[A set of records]

--

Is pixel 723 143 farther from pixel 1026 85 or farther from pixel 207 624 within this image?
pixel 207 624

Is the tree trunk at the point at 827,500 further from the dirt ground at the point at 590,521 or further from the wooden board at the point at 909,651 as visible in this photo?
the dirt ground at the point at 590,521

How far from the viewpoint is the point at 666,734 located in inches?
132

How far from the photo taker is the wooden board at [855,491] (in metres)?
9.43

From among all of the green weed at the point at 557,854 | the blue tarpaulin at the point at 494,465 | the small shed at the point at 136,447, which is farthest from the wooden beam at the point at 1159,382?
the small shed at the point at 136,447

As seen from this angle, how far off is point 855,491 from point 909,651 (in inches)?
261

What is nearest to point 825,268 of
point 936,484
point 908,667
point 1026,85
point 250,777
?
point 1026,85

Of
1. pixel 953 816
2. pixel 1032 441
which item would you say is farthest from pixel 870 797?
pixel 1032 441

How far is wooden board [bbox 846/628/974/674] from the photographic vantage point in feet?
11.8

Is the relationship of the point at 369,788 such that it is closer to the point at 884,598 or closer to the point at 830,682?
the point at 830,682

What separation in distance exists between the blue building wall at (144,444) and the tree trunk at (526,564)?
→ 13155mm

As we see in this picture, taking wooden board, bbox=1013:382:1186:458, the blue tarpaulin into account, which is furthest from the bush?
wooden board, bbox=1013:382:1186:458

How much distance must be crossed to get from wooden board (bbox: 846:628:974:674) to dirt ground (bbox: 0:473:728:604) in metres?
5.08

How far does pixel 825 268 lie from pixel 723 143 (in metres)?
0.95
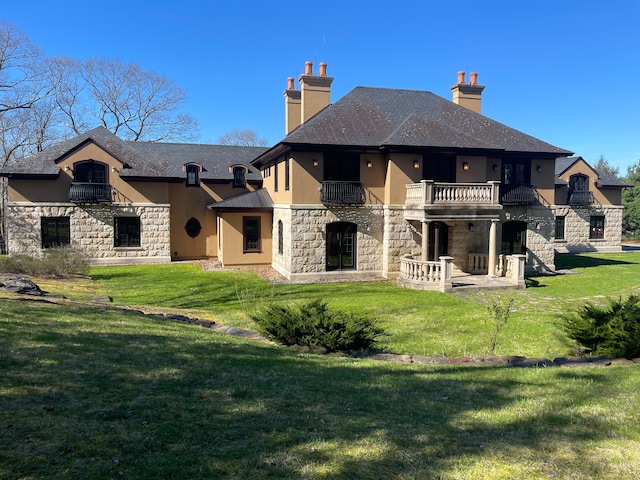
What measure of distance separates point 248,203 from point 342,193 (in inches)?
253

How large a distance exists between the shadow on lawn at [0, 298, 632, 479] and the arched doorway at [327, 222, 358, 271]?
1327 cm

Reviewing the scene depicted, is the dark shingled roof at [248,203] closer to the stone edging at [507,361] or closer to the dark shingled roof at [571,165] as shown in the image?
the stone edging at [507,361]

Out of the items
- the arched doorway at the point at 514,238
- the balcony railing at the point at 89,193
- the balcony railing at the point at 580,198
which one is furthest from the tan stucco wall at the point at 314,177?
the balcony railing at the point at 580,198

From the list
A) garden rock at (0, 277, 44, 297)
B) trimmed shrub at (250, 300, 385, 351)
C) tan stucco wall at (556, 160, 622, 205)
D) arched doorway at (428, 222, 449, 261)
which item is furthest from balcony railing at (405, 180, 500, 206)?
tan stucco wall at (556, 160, 622, 205)

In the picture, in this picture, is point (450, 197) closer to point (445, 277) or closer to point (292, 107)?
point (445, 277)

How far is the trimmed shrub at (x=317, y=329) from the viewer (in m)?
9.32

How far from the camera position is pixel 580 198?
111ft

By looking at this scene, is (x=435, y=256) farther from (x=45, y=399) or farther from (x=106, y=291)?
(x=45, y=399)

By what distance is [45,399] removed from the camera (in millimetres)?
5027

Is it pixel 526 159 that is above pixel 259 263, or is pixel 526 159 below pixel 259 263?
above

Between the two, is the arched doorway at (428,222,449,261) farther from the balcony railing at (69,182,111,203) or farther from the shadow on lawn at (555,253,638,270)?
the balcony railing at (69,182,111,203)

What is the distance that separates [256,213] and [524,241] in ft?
44.7

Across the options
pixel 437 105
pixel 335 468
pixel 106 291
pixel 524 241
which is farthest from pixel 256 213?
pixel 335 468

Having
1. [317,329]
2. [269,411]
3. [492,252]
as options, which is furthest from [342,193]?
[269,411]
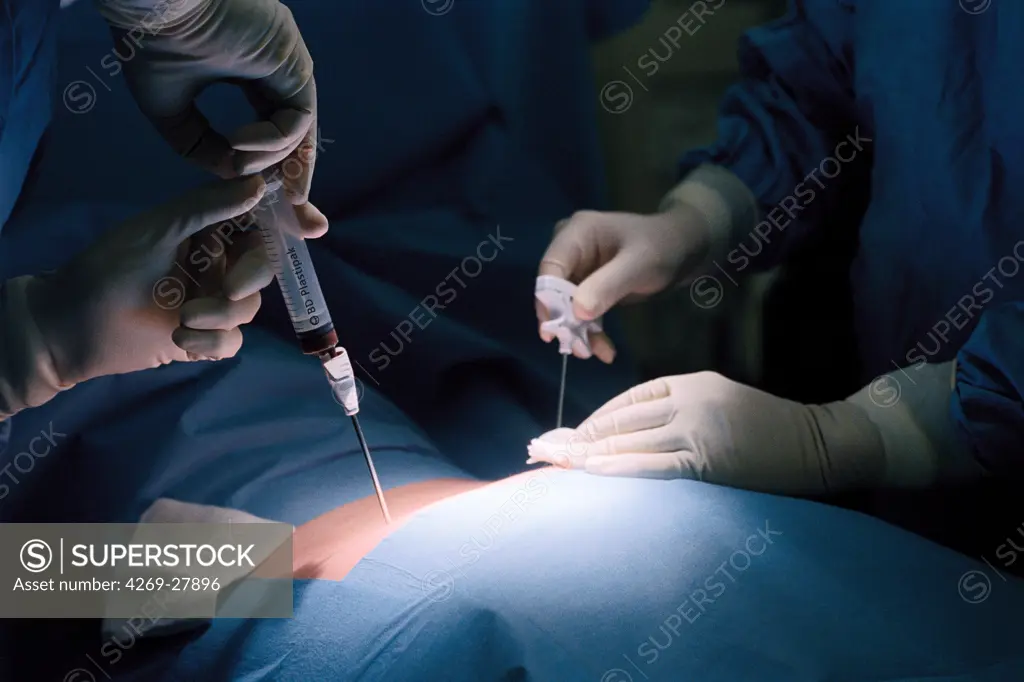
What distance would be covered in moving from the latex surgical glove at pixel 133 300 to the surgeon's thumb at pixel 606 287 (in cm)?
68

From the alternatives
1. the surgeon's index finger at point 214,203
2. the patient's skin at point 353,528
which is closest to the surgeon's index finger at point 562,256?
the patient's skin at point 353,528

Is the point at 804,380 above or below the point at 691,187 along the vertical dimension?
below

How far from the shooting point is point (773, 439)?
4.58ft

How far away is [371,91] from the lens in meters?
1.73

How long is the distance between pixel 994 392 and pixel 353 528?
1.05 m

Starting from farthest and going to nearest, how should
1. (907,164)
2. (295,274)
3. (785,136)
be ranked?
1. (785,136)
2. (907,164)
3. (295,274)

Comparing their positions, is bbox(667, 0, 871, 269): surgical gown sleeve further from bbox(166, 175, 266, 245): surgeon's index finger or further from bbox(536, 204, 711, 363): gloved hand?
bbox(166, 175, 266, 245): surgeon's index finger

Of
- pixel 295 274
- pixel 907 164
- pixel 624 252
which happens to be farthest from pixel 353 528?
pixel 907 164

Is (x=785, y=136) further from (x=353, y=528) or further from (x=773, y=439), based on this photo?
(x=353, y=528)

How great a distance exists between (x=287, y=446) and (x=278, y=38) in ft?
2.62

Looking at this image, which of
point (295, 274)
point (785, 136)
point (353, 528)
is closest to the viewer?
point (295, 274)

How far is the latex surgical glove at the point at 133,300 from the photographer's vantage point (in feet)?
3.65

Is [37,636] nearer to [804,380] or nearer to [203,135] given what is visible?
[203,135]

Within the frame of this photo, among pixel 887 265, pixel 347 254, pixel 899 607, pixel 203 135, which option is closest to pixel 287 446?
pixel 347 254
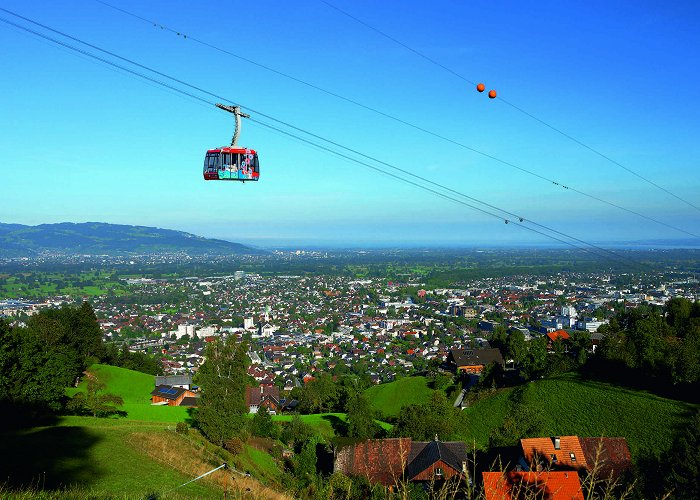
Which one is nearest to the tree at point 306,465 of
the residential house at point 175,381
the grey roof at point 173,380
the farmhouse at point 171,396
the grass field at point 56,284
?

--

*Stated goal:* Render everything from the line containing "Is [37,636] nearer" down to the end of the entries as a Markdown table with the columns No. and Line, giving each line a numbered row. Skip blank lines and omit the pictures.

*Task solution:*
| No. | Line |
|---|---|
| 1 | Is [37,636] nearer to [804,380] or nearer to [203,135] given what is visible? |
| 2 | [203,135] |
| 3 | Within the frame of this photo, among pixel 887 265, pixel 347 254, pixel 899 607, pixel 203 135, which option is closest to pixel 287 446? |
| 4 | pixel 347 254 |
| 5 | Which one is nearest to the tree at point 306,465 of |
| 6 | the residential house at point 175,381 |
| 7 | the grey roof at point 173,380 |
| 8 | the farmhouse at point 171,396 |
| 9 | the grass field at point 56,284 |
| 10 | ? |